Investigação de R$ 118 mi na Prefeitura do Recife é suspensa pelo STF
Investigação de R$ 118 mi na Prefeitura do Recife é suspensa pelo STF – A apuração do Grupo de Atuação Especial de Repressão ao Crime Organizado (Gaeco) do Ministério Público de Pernambuco (MPPE) sobre supostas fraudes em contratos municipais foi trancada por decisão do ministro Gilmar Mendes, do Supremo Tribunal Federal (STF).
O processo mirava empresários, servidores e pelo menos dois secretários da gestão recifense, suspeitos de conluio, superfaturamento e lavagem de dinheiro em licitações que, somadas, alcançariam R$ 118 milhões.
Por que o inquérito foi travado
A defesa de um dos investigados impetrou habeas corpus alegando ilegalidades nas quebras de sigilo e buscas autorizadas pela Justiça Estadual.
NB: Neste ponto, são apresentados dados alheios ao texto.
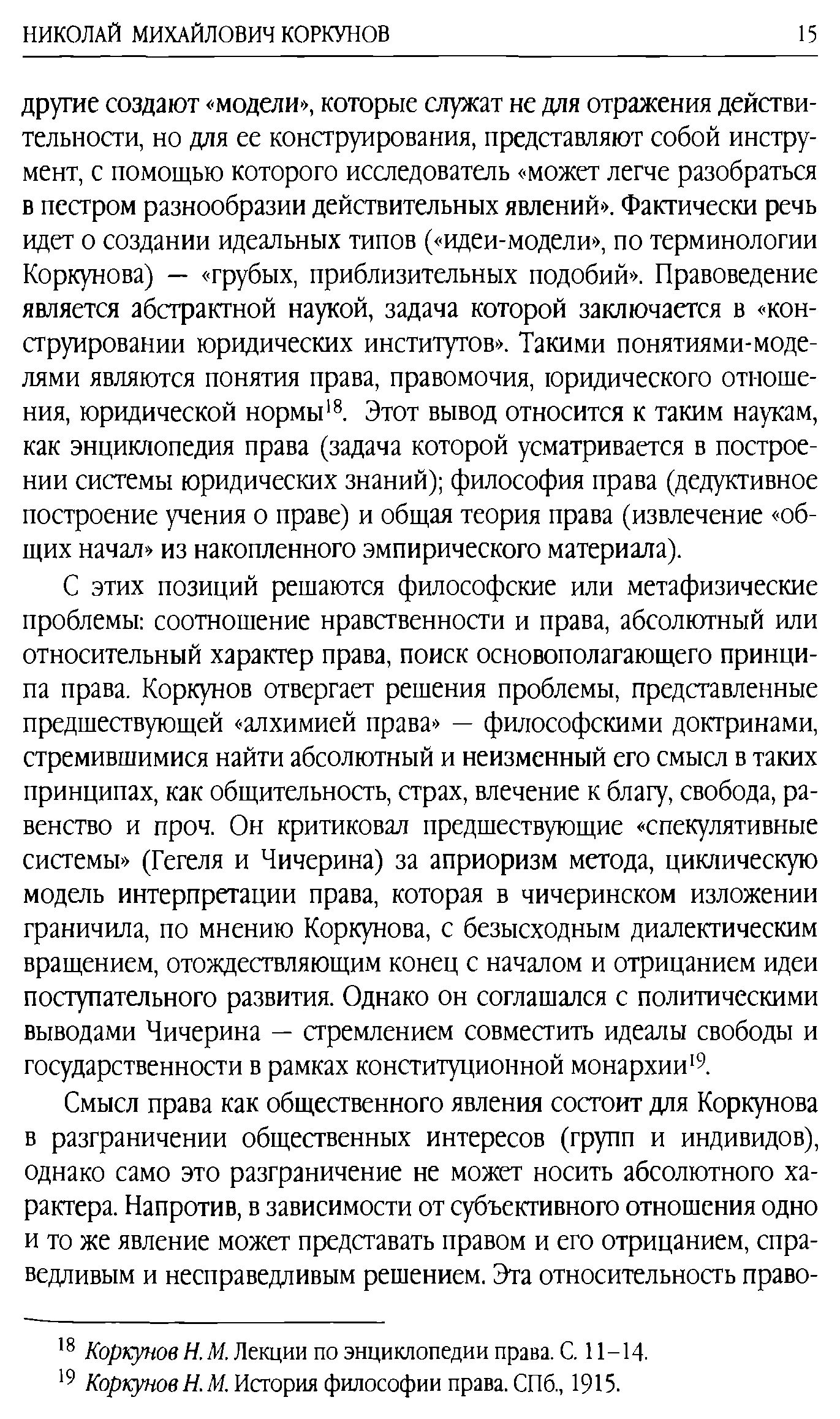 НИКОЛАЙ МИХАЙЛОВИЧ КОРКУНОВ 15

другие создают «модели», которые служат не для отражения действительности, но для ее конструирования, представляют собой инструмент, с помощью которого исследователь «может легче разобраться в пестром разнообразии действительных явлений». Фактически речь идет о создании идеальных типов («идеи-модели», по терминологии Коркунова) — «грубых, приблизительных подобий». Правоведение является абстрактной наукой, задача которой заключается в «конструировании юридических институтов». Такими понятиями-моделями являются понятия права, правомочия, юридического отношения, юридической нормы$^{18}$. Этот вывод относится к таким наукам, как энциклопедия права (задача которой усматривается в построении системы юридических знаний); философия права (дедуктивное построение учения о праве) и общая теория права (извлечение «общих начал» из накопленного эмпирического материала).

С этих позиций решаются философские или метафизические проблемы: соотношение нравственности и права, абсолютный или относительный характер права, поиск основополагающего принципа права. Коркунов отвергает решения проблемы, представленные предшествующей «алхимией права» — философскими доктринами, стремившимися найти абсолютный и неизменный его смысл в таких принципах, как общительность, страх, влечение к благу, свобода, равенство и проч. Он критиковал предшествующие «спекулятивные системы» (Гегеля и Чичерина) за априоризм метода, циклическую модель интерпретации права, которая в чичеринском изложении граничила, по мнению Коркунова, с безысходным диалектическим вращением, отождествляющим конец с началом и отрицанием идеи поступательного развития. Однако он соглашался с политическими выводами Чичерина — стремлением совместить идеалы свободы и государственности в рамках конституционной монархии$^{19}$.

Смысл права как общественного явления состоит для Коркунова в разграничении общественных интересов (групп и индивидов), однако само это разграничение не может носить абсолютного характера. Напротив, в зависимости от субъективного отношения одно и то же явление может представать правом и его отрицанием, справедливым и несправедливым решением. Эта относительность право-

$^{18}$ Коркунов Н. М. Лекции по энциклопедии права. С. 11–14.
$^{19}$ Коркунов Н. М. История философии права. СПб., 1915.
O ministro considerou que algumas medidas violaram entendimento recente do STF sobre compartilhamento de dados fiscais, determinando a suspensão do inquérito até novo exame do mérito.
Em nota, o MPPE afirmou que já prepara recurso para reverter a decisão. A Prefeitura do Recife declarou estar “à disposição das autoridades” e ressaltou que todos os contratos seguiram a legislação de compras públicas.
O que estava na mira do Gaeco
Segundo os promotores, os contratos sob suspeita envolviam serviços de manutenção urbana, locação de veículos e fornecimento de equipamentos de informática. Havia indícios de que empresas combinavam preços, repassavam valores a “laranjas” e usavam notas frias para justificar despesas.
Fraudes desse tipo causam prejuízo direto ao erário municipal. Dados da Polícia Civil de Pernambuco mostram que esquemas de corrupção em contratos públicos responderam por 18 operações policiais no estado apenas em 2023.
Impacto e próximos passos
Especialistas em direito público lembram que o trancamento não significa absolvição automática; as provas seguem preservadas e podem ser reaproveitadas se a decisão for revertida. Caso o STF valide as diligências, o Gaeco retomará as oitivas e poderá oferecer denúncia criminal.

Enquanto isso, órgãos de controle, como o Tribunal de Contas do Estado (TCE-PE), podem instaurar auditorias paralelas para apurar possível dano aos cofres públicos, inclusive aplicando multas administrativas.
No Judiciário, o caso pode servir de parâmetro para novas discussões sobre limites de atuação do Ministério Público em investigações envolvendo dados sigilosos.